About Whiting Petroleum Corporation
Whiting Petroleum Corporation, a Delaware corporation, is an independent oil and gas company that explores for, develops, acquires and produces crude oil, natural gas and natural gas liquids primarily in the Rocky Mountain, Permian Basin, Michigan, Gulf Coast and Mid-Continent regions of the United States.  The Company’s largest projects are in the Bakken and Three Forks plays in North Dakota and its Enhanced Oil Recovery field in Texas.  The Company trades publicly under the symbol WLL on the New York Stock Exchange.  For further information, please visit http://www.whiting.com.

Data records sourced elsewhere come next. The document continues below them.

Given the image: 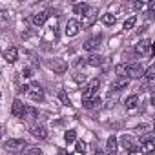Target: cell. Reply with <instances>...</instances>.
Returning <instances> with one entry per match:
<instances>
[{
  "label": "cell",
  "instance_id": "1",
  "mask_svg": "<svg viewBox=\"0 0 155 155\" xmlns=\"http://www.w3.org/2000/svg\"><path fill=\"white\" fill-rule=\"evenodd\" d=\"M28 148V142L24 139H9L4 142V150L9 153H22Z\"/></svg>",
  "mask_w": 155,
  "mask_h": 155
},
{
  "label": "cell",
  "instance_id": "2",
  "mask_svg": "<svg viewBox=\"0 0 155 155\" xmlns=\"http://www.w3.org/2000/svg\"><path fill=\"white\" fill-rule=\"evenodd\" d=\"M28 95H29V99L35 101V102H42V101H44V90H42V86H40L38 82H31V84L28 86Z\"/></svg>",
  "mask_w": 155,
  "mask_h": 155
},
{
  "label": "cell",
  "instance_id": "3",
  "mask_svg": "<svg viewBox=\"0 0 155 155\" xmlns=\"http://www.w3.org/2000/svg\"><path fill=\"white\" fill-rule=\"evenodd\" d=\"M46 64H48V68L53 69V73H57V75H62V73L68 71V62L62 60V58H49Z\"/></svg>",
  "mask_w": 155,
  "mask_h": 155
},
{
  "label": "cell",
  "instance_id": "4",
  "mask_svg": "<svg viewBox=\"0 0 155 155\" xmlns=\"http://www.w3.org/2000/svg\"><path fill=\"white\" fill-rule=\"evenodd\" d=\"M144 75V68L140 62H130L128 71H126V79H140Z\"/></svg>",
  "mask_w": 155,
  "mask_h": 155
},
{
  "label": "cell",
  "instance_id": "5",
  "mask_svg": "<svg viewBox=\"0 0 155 155\" xmlns=\"http://www.w3.org/2000/svg\"><path fill=\"white\" fill-rule=\"evenodd\" d=\"M120 144H122V150H124L126 153H137V151H140V146H139L130 135H122V137H120Z\"/></svg>",
  "mask_w": 155,
  "mask_h": 155
},
{
  "label": "cell",
  "instance_id": "6",
  "mask_svg": "<svg viewBox=\"0 0 155 155\" xmlns=\"http://www.w3.org/2000/svg\"><path fill=\"white\" fill-rule=\"evenodd\" d=\"M99 88H101V81H99V79L90 81V84H88L86 90L82 91V101H88V99H91V97H97Z\"/></svg>",
  "mask_w": 155,
  "mask_h": 155
},
{
  "label": "cell",
  "instance_id": "7",
  "mask_svg": "<svg viewBox=\"0 0 155 155\" xmlns=\"http://www.w3.org/2000/svg\"><path fill=\"white\" fill-rule=\"evenodd\" d=\"M81 29H82V28H81V22L77 20V18H71V20H68L64 33H66L68 37H75V35H79Z\"/></svg>",
  "mask_w": 155,
  "mask_h": 155
},
{
  "label": "cell",
  "instance_id": "8",
  "mask_svg": "<svg viewBox=\"0 0 155 155\" xmlns=\"http://www.w3.org/2000/svg\"><path fill=\"white\" fill-rule=\"evenodd\" d=\"M153 150H155V140H153L151 135H148V137L142 140V144H140V151H142L144 155H150V153H153Z\"/></svg>",
  "mask_w": 155,
  "mask_h": 155
},
{
  "label": "cell",
  "instance_id": "9",
  "mask_svg": "<svg viewBox=\"0 0 155 155\" xmlns=\"http://www.w3.org/2000/svg\"><path fill=\"white\" fill-rule=\"evenodd\" d=\"M29 131H31V135L37 137V139H46V137H48V130H46L44 124H33V126L29 128Z\"/></svg>",
  "mask_w": 155,
  "mask_h": 155
},
{
  "label": "cell",
  "instance_id": "10",
  "mask_svg": "<svg viewBox=\"0 0 155 155\" xmlns=\"http://www.w3.org/2000/svg\"><path fill=\"white\" fill-rule=\"evenodd\" d=\"M97 22V11H88L84 17H82V24H81V28H91L93 24Z\"/></svg>",
  "mask_w": 155,
  "mask_h": 155
},
{
  "label": "cell",
  "instance_id": "11",
  "mask_svg": "<svg viewBox=\"0 0 155 155\" xmlns=\"http://www.w3.org/2000/svg\"><path fill=\"white\" fill-rule=\"evenodd\" d=\"M24 108H26V104H24L20 99H15V101H13V106H11V115L20 119L22 113H24Z\"/></svg>",
  "mask_w": 155,
  "mask_h": 155
},
{
  "label": "cell",
  "instance_id": "12",
  "mask_svg": "<svg viewBox=\"0 0 155 155\" xmlns=\"http://www.w3.org/2000/svg\"><path fill=\"white\" fill-rule=\"evenodd\" d=\"M150 48H151V42L146 38V40H140V42L135 46V51H137V53H140V55H146V53H148V55H151V49H150Z\"/></svg>",
  "mask_w": 155,
  "mask_h": 155
},
{
  "label": "cell",
  "instance_id": "13",
  "mask_svg": "<svg viewBox=\"0 0 155 155\" xmlns=\"http://www.w3.org/2000/svg\"><path fill=\"white\" fill-rule=\"evenodd\" d=\"M37 117H38V110L33 108V106H26V108H24V113H22L20 119H24V120H35Z\"/></svg>",
  "mask_w": 155,
  "mask_h": 155
},
{
  "label": "cell",
  "instance_id": "14",
  "mask_svg": "<svg viewBox=\"0 0 155 155\" xmlns=\"http://www.w3.org/2000/svg\"><path fill=\"white\" fill-rule=\"evenodd\" d=\"M128 84H130L128 79H124V77H117V79L111 82V90H113V91H120V90L128 88Z\"/></svg>",
  "mask_w": 155,
  "mask_h": 155
},
{
  "label": "cell",
  "instance_id": "15",
  "mask_svg": "<svg viewBox=\"0 0 155 155\" xmlns=\"http://www.w3.org/2000/svg\"><path fill=\"white\" fill-rule=\"evenodd\" d=\"M99 46H101V37H91V38H88V40L84 42L82 48H84L86 51H95Z\"/></svg>",
  "mask_w": 155,
  "mask_h": 155
},
{
  "label": "cell",
  "instance_id": "16",
  "mask_svg": "<svg viewBox=\"0 0 155 155\" xmlns=\"http://www.w3.org/2000/svg\"><path fill=\"white\" fill-rule=\"evenodd\" d=\"M4 58H6V62H8V64L17 62V58H18V49L11 46L9 49H6V51H4Z\"/></svg>",
  "mask_w": 155,
  "mask_h": 155
},
{
  "label": "cell",
  "instance_id": "17",
  "mask_svg": "<svg viewBox=\"0 0 155 155\" xmlns=\"http://www.w3.org/2000/svg\"><path fill=\"white\" fill-rule=\"evenodd\" d=\"M106 151H108V155H117V151H119V142H117V139L113 135L106 142Z\"/></svg>",
  "mask_w": 155,
  "mask_h": 155
},
{
  "label": "cell",
  "instance_id": "18",
  "mask_svg": "<svg viewBox=\"0 0 155 155\" xmlns=\"http://www.w3.org/2000/svg\"><path fill=\"white\" fill-rule=\"evenodd\" d=\"M48 17H49V13L48 11H38L37 15H33V24L35 26H44L46 24V20H48Z\"/></svg>",
  "mask_w": 155,
  "mask_h": 155
},
{
  "label": "cell",
  "instance_id": "19",
  "mask_svg": "<svg viewBox=\"0 0 155 155\" xmlns=\"http://www.w3.org/2000/svg\"><path fill=\"white\" fill-rule=\"evenodd\" d=\"M88 11H90V4H86V2H79V4H75V6H73V13H75V15L84 17Z\"/></svg>",
  "mask_w": 155,
  "mask_h": 155
},
{
  "label": "cell",
  "instance_id": "20",
  "mask_svg": "<svg viewBox=\"0 0 155 155\" xmlns=\"http://www.w3.org/2000/svg\"><path fill=\"white\" fill-rule=\"evenodd\" d=\"M102 62H104V57H101V55H91V57H88V60H86V64L91 66V68H99Z\"/></svg>",
  "mask_w": 155,
  "mask_h": 155
},
{
  "label": "cell",
  "instance_id": "21",
  "mask_svg": "<svg viewBox=\"0 0 155 155\" xmlns=\"http://www.w3.org/2000/svg\"><path fill=\"white\" fill-rule=\"evenodd\" d=\"M82 104H84V108L93 110V108H99V106H101V99H99V97H91V99H88V101H82Z\"/></svg>",
  "mask_w": 155,
  "mask_h": 155
},
{
  "label": "cell",
  "instance_id": "22",
  "mask_svg": "<svg viewBox=\"0 0 155 155\" xmlns=\"http://www.w3.org/2000/svg\"><path fill=\"white\" fill-rule=\"evenodd\" d=\"M124 106H126V110H133V108H137V106H139V97H137V95H130V97L126 99Z\"/></svg>",
  "mask_w": 155,
  "mask_h": 155
},
{
  "label": "cell",
  "instance_id": "23",
  "mask_svg": "<svg viewBox=\"0 0 155 155\" xmlns=\"http://www.w3.org/2000/svg\"><path fill=\"white\" fill-rule=\"evenodd\" d=\"M115 22H117L115 15H111V13L102 15V24H104V26H115Z\"/></svg>",
  "mask_w": 155,
  "mask_h": 155
},
{
  "label": "cell",
  "instance_id": "24",
  "mask_svg": "<svg viewBox=\"0 0 155 155\" xmlns=\"http://www.w3.org/2000/svg\"><path fill=\"white\" fill-rule=\"evenodd\" d=\"M64 140H66V144L75 142V140H77V131H75V130H68V131L64 133Z\"/></svg>",
  "mask_w": 155,
  "mask_h": 155
},
{
  "label": "cell",
  "instance_id": "25",
  "mask_svg": "<svg viewBox=\"0 0 155 155\" xmlns=\"http://www.w3.org/2000/svg\"><path fill=\"white\" fill-rule=\"evenodd\" d=\"M126 71H128V64H126V62L115 66V73H117L119 77H124V79H126Z\"/></svg>",
  "mask_w": 155,
  "mask_h": 155
},
{
  "label": "cell",
  "instance_id": "26",
  "mask_svg": "<svg viewBox=\"0 0 155 155\" xmlns=\"http://www.w3.org/2000/svg\"><path fill=\"white\" fill-rule=\"evenodd\" d=\"M22 155H42V150L37 148V146H28V148L22 151Z\"/></svg>",
  "mask_w": 155,
  "mask_h": 155
},
{
  "label": "cell",
  "instance_id": "27",
  "mask_svg": "<svg viewBox=\"0 0 155 155\" xmlns=\"http://www.w3.org/2000/svg\"><path fill=\"white\" fill-rule=\"evenodd\" d=\"M58 99H60V102L64 104V106H71V101H69V97H68V93L62 90V91H58Z\"/></svg>",
  "mask_w": 155,
  "mask_h": 155
},
{
  "label": "cell",
  "instance_id": "28",
  "mask_svg": "<svg viewBox=\"0 0 155 155\" xmlns=\"http://www.w3.org/2000/svg\"><path fill=\"white\" fill-rule=\"evenodd\" d=\"M135 24H137V17L133 15V17H130L128 20H124V29L128 31V29H131V28H133Z\"/></svg>",
  "mask_w": 155,
  "mask_h": 155
},
{
  "label": "cell",
  "instance_id": "29",
  "mask_svg": "<svg viewBox=\"0 0 155 155\" xmlns=\"http://www.w3.org/2000/svg\"><path fill=\"white\" fill-rule=\"evenodd\" d=\"M142 77H146L148 81H153V79H155V68L150 66L148 69H144V75H142Z\"/></svg>",
  "mask_w": 155,
  "mask_h": 155
},
{
  "label": "cell",
  "instance_id": "30",
  "mask_svg": "<svg viewBox=\"0 0 155 155\" xmlns=\"http://www.w3.org/2000/svg\"><path fill=\"white\" fill-rule=\"evenodd\" d=\"M73 79H75V82H84L86 81V75L81 73V71H75L73 73Z\"/></svg>",
  "mask_w": 155,
  "mask_h": 155
},
{
  "label": "cell",
  "instance_id": "31",
  "mask_svg": "<svg viewBox=\"0 0 155 155\" xmlns=\"http://www.w3.org/2000/svg\"><path fill=\"white\" fill-rule=\"evenodd\" d=\"M77 151H79V153H86V142L84 140H77Z\"/></svg>",
  "mask_w": 155,
  "mask_h": 155
},
{
  "label": "cell",
  "instance_id": "32",
  "mask_svg": "<svg viewBox=\"0 0 155 155\" xmlns=\"http://www.w3.org/2000/svg\"><path fill=\"white\" fill-rule=\"evenodd\" d=\"M144 6H146L144 2H133V9H135V11H142Z\"/></svg>",
  "mask_w": 155,
  "mask_h": 155
},
{
  "label": "cell",
  "instance_id": "33",
  "mask_svg": "<svg viewBox=\"0 0 155 155\" xmlns=\"http://www.w3.org/2000/svg\"><path fill=\"white\" fill-rule=\"evenodd\" d=\"M148 15H150V17L155 15V2H150V4H148Z\"/></svg>",
  "mask_w": 155,
  "mask_h": 155
},
{
  "label": "cell",
  "instance_id": "34",
  "mask_svg": "<svg viewBox=\"0 0 155 155\" xmlns=\"http://www.w3.org/2000/svg\"><path fill=\"white\" fill-rule=\"evenodd\" d=\"M22 75H24V77H28V79H29V77L33 75V71H31V68H24V69H22Z\"/></svg>",
  "mask_w": 155,
  "mask_h": 155
},
{
  "label": "cell",
  "instance_id": "35",
  "mask_svg": "<svg viewBox=\"0 0 155 155\" xmlns=\"http://www.w3.org/2000/svg\"><path fill=\"white\" fill-rule=\"evenodd\" d=\"M57 155H71V153H68V150H62V148H60V150L57 151Z\"/></svg>",
  "mask_w": 155,
  "mask_h": 155
},
{
  "label": "cell",
  "instance_id": "36",
  "mask_svg": "<svg viewBox=\"0 0 155 155\" xmlns=\"http://www.w3.org/2000/svg\"><path fill=\"white\" fill-rule=\"evenodd\" d=\"M95 155H106V153H104L102 150H95Z\"/></svg>",
  "mask_w": 155,
  "mask_h": 155
},
{
  "label": "cell",
  "instance_id": "37",
  "mask_svg": "<svg viewBox=\"0 0 155 155\" xmlns=\"http://www.w3.org/2000/svg\"><path fill=\"white\" fill-rule=\"evenodd\" d=\"M2 135H4V128L0 126V139H2Z\"/></svg>",
  "mask_w": 155,
  "mask_h": 155
}]
</instances>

Forward-Looking Statements
This news release contains statements that we believe to be “forward-looking statements” within the meaning of the section 21E of the Securities Exchange Act of 1934.  All statements other than historical facts, including, without limitation, statements regarding our future financial position, business strategy, projected revenues, earnings, costs, capital expenditures and debt levels, and plans and objectives of management for future operations, are forward-looking statements.  When used in this news release, words such as we “expect,” “intend,” “plan,” “estimate,” “anticipate,” “believe” or “should” or the negative thereof or variations thereon or similar terminology are generally intended to identify forward-looking statements.  Such forward-looking statements are subject to risks and uncertainties that could cause actual results to differ materially from those expressed in, or implied by, such statements.
 
These risks and uncertainties include, but are not limited to:  declines in oil, NGL or natural gas prices; our level of success in exploration, development and production activities; adverse weather conditions that may negatively impact development or production activities; the timing of our exploration and development expenditures; our ability to obtain sufficient quantities of CO2 necessary to carry out our enhanced oil recovery projects; inaccuracies of our reserve estimates or our assumptions underlying them; revisions to reserve estimates as a result of changes in commodity prices; risks related to our level of indebtedness and periodic redeterminations of the borrowing base under our credit agreement; our ability to generate sufficient cash flows from operations to meet the internally funded portion of our capital expenditures budget; our ability to obtain external capital to finance exploration and development operations and acquisitions; federal and state initiatives relating to the regulation of hydraulic fracturing; the potential impact of federal debt reduction initiatives and tax reform legislation being considered by the U.S. Federal government that could have a negative effect on the oil and gas industry; our ability to identify and complete acquisitions and to successfully integrate acquired businesses; unforeseen underperformance of or liabilities associated with acquired properties; our ability to successfully complete potential asset dispositions and the risks related thereto; the impacts of hedging on our results of operations; failure of our properties to yield oil or gas in commercially viable quantities; uninsured or underinsured losses resulting from our oil and gas operations; our inability to access oil and gas markets due to market conditions or operational impediments; the impact and costs of compliance with laws and regulations governing our oil and gas operations; our ability to replace our oil and natural gas reserves; any loss of our senior management or technical personnel; competition in the oil and gas industry in the regions in which we operate; risks arising out of our hedging transactions; and other risks described under the caption “Risk Factors” in our final prospectus supplement dated September 9, 2013.  We assume no obligation, and disclaim any duty, to update the forward-looking statements in this news release.